いけなかった!こいつらはそんな俺達を守ってくれてたんだ!」

「そ、そうだそうだ!こいつらを倒したら誰が町を

守ってくれるっていうんだ!」


騒ぎの輪は広がり、


「あんたたちはいつもそうだ!こっちの都合も考えずに!」

「クックルが近付いたのだっていい迷惑なんだよ!」

「俺たちにどうやって生きていけと「じゃあ殺されたいヤツから前に出ろ……」」


そう言った瞬間、周りが静まり返る。


「魔物に殺されるのが怖い。
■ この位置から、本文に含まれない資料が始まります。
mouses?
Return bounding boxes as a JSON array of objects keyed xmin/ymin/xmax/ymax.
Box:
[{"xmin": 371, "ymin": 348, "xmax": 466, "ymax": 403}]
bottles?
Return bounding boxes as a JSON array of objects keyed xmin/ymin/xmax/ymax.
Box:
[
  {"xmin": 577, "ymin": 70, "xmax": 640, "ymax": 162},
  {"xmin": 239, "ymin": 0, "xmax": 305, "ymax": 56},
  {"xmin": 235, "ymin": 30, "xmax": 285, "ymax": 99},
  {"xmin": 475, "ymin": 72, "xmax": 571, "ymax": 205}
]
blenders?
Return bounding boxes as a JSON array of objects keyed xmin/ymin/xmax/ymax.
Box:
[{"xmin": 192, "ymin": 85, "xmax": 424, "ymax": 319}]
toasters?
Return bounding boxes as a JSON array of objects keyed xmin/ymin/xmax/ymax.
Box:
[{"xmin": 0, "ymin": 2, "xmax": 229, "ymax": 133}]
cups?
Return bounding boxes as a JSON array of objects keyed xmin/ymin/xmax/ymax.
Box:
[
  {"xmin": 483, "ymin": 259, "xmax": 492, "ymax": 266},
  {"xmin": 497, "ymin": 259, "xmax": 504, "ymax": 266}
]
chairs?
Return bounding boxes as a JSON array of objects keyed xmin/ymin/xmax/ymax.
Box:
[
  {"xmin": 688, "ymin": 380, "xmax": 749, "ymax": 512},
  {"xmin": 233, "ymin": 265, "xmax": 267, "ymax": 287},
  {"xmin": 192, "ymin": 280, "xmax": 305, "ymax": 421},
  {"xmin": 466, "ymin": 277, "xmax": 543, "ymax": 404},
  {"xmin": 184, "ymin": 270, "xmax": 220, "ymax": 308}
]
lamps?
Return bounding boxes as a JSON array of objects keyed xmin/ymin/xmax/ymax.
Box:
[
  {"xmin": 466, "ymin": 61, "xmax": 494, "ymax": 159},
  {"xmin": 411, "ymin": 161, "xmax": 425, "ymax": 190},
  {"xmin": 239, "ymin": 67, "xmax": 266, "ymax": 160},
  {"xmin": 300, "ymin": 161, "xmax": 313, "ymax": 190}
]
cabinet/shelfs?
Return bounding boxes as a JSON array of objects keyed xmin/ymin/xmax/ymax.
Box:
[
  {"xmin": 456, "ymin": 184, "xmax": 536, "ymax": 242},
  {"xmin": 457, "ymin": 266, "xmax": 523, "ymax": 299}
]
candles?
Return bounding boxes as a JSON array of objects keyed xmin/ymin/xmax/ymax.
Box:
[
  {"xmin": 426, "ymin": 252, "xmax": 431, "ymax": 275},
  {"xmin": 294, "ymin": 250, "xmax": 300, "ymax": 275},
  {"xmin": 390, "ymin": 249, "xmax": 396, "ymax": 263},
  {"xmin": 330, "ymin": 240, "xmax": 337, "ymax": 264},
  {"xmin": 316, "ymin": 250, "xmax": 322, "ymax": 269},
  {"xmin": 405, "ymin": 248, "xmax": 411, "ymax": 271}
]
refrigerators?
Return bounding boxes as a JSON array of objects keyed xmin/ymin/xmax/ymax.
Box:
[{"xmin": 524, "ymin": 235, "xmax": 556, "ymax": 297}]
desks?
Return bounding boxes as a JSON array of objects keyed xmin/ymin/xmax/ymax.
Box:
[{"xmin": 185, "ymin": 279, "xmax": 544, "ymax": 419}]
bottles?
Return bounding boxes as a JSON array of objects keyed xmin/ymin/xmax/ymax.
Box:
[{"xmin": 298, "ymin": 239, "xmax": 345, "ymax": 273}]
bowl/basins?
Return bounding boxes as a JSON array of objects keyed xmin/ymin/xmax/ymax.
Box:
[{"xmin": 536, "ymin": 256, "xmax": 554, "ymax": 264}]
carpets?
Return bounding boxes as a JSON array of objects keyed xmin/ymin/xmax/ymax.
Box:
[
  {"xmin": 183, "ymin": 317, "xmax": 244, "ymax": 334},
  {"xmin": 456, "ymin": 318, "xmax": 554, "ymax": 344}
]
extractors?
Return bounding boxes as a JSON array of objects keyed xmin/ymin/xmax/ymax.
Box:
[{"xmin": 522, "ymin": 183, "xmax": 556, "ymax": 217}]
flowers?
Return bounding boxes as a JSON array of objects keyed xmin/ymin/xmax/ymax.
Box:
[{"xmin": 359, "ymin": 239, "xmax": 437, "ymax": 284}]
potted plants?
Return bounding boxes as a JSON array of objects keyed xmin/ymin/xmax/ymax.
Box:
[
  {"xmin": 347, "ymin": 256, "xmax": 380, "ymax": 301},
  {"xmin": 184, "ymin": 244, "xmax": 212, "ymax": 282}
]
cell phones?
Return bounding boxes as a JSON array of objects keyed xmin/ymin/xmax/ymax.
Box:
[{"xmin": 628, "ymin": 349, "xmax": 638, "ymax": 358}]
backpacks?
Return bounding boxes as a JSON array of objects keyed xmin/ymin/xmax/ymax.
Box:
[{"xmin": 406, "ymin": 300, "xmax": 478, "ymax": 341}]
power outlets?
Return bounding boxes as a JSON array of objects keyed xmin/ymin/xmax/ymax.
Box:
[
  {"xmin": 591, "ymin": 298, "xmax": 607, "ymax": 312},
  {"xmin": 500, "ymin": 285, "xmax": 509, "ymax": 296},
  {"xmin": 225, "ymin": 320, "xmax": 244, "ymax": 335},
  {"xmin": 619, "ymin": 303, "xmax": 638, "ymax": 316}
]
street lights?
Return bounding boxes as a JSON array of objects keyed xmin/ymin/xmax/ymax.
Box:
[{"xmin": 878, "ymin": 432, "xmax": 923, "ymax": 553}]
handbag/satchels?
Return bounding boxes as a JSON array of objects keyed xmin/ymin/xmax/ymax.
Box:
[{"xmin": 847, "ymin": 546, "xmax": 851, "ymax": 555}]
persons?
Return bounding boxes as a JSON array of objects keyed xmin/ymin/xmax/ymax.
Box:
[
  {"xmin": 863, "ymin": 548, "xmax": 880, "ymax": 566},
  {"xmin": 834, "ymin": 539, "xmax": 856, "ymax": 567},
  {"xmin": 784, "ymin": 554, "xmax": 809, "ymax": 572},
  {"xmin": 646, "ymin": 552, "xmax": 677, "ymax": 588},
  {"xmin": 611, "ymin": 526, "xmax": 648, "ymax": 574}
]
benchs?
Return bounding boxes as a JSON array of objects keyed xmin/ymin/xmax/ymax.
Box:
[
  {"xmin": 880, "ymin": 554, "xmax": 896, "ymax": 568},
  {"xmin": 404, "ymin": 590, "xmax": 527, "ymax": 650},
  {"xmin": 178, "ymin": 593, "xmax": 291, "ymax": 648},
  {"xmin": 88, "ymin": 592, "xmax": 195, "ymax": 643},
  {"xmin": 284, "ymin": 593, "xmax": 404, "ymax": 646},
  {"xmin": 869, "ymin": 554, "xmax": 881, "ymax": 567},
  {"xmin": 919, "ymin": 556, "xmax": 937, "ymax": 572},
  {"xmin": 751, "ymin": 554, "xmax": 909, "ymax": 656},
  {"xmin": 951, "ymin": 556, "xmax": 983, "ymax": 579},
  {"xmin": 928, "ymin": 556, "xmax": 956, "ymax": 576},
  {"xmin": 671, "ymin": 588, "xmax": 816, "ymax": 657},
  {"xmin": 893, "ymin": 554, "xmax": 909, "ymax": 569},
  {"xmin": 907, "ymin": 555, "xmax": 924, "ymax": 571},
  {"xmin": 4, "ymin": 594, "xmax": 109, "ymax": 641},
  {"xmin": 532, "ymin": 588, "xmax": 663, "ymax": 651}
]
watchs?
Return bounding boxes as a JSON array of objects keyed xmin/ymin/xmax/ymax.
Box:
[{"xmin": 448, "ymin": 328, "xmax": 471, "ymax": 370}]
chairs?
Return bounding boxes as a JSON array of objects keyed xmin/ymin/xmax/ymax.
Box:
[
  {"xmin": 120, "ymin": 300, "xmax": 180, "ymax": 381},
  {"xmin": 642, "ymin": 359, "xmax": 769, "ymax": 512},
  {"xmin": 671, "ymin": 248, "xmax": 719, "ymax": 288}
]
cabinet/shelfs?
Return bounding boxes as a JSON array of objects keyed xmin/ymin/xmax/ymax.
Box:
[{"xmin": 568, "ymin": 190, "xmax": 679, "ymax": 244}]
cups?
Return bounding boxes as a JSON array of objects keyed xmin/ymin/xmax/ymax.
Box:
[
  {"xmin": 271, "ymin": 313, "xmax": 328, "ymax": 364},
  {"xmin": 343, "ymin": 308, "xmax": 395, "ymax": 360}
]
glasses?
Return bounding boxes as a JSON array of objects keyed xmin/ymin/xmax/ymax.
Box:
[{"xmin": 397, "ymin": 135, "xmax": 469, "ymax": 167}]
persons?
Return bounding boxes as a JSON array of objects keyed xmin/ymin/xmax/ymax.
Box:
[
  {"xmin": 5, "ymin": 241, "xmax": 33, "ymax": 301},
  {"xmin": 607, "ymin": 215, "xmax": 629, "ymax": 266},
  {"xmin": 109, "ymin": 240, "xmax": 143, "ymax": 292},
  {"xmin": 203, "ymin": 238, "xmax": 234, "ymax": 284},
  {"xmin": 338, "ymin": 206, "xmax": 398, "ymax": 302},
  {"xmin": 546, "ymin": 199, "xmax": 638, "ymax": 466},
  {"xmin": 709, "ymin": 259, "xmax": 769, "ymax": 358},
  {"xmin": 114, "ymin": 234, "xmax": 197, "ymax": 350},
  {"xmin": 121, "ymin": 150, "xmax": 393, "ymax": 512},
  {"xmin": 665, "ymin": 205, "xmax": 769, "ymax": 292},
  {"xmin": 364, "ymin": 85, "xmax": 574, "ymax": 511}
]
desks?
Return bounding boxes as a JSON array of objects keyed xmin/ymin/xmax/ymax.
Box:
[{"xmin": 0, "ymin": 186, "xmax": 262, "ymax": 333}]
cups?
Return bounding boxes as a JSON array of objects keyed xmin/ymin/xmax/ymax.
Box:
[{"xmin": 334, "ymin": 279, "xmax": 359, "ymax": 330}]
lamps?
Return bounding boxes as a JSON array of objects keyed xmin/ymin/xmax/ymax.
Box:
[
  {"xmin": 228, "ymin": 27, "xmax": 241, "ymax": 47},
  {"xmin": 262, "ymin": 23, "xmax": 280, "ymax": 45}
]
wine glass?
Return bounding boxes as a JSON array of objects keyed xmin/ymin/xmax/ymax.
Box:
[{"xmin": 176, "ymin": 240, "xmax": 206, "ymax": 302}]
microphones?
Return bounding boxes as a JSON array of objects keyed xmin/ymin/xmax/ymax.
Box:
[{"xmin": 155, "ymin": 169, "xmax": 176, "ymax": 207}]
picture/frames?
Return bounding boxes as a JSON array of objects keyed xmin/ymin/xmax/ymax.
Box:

だから盗賊に支配されて最悪、殺されても構わない?

黙っていれば誰かが奪われ殺されるかもしれないけど、自分達に関係ないから

どうなってもいい?ふざけてるのか?」


俺の声がよく響いた。


「お前ら旅人が被害に会うのを知っていたそうだな?それを町ぐるみで隠蔽して

しかもご丁寧に罪を被る事もあったと、じゃあ共犯だ。

これから生きていけないというなら罪を償うために死んでくれ。」


どこかで喉が鳴る音が聞こえる。


「安心しろ、一瞬だ。痛みは感じないと思うぞ?誰が一番乗りだ?」


最後のセリフを言い終わると緊張感がピークに達して

倒れるやつも出てきた。が、大半は足が震えて逃げるに逃げられないらしく

その場で固まっている。


ゆっくりと剣を抜いた。


「……待って!待って下さい、お願いです!」

その言葉が聞こえるとオガヒが俺の前に出てきて頭を地面にこすり付けた。

「私が指示したのです、すべては私の責任!どうかこの首一つで

許しては頂けないでしょうか!?」


皆がオガヒを注目する。

「俺がそれで納得するとでも?」

「納得してください!そのためなら私の命と家の財産全部渡しても構いません!」

「町長……」

ネアが走ってオガヒの隣に来た。

そして同じように頭を下げ始める。


「勇者様、お願いです!お父さんを、町の皆を許してください!」

「……ふぅ、興が削がれたな。お前ら、こんな子供にまで頭を下げさせて

恥ずかしくないのか?」

誰も目を合わせようとしない。


「死にたくないなら必死で生きればいいだけの話だろ。」

「必死で生きるって…じゃ、じゃあどうすれば良かったんだ?

魔物に怯えて暮らせと?盗賊だったら相手が分かりもするが、あいつらは

突然現れて作物や人を食っていくんだぞ!?」

「首都の近くに町を移せばいい。そうすれば魔物も寄りにくいし、騎士団も

周辺警備をしてるからこんなところより治安がいいだろ。」


それでも首を縦に振ろうとしない。

「でも……生まれ育った町を離れるなんて……」

「そうだよ、今さらそんなこと言われても……」

故郷への執着か。

あの世界が嫌いだった俺には分からん感情だ。



「皆、町を移る準備をしよう。」

おもむろにオガヒが立ち上がり口を開いた。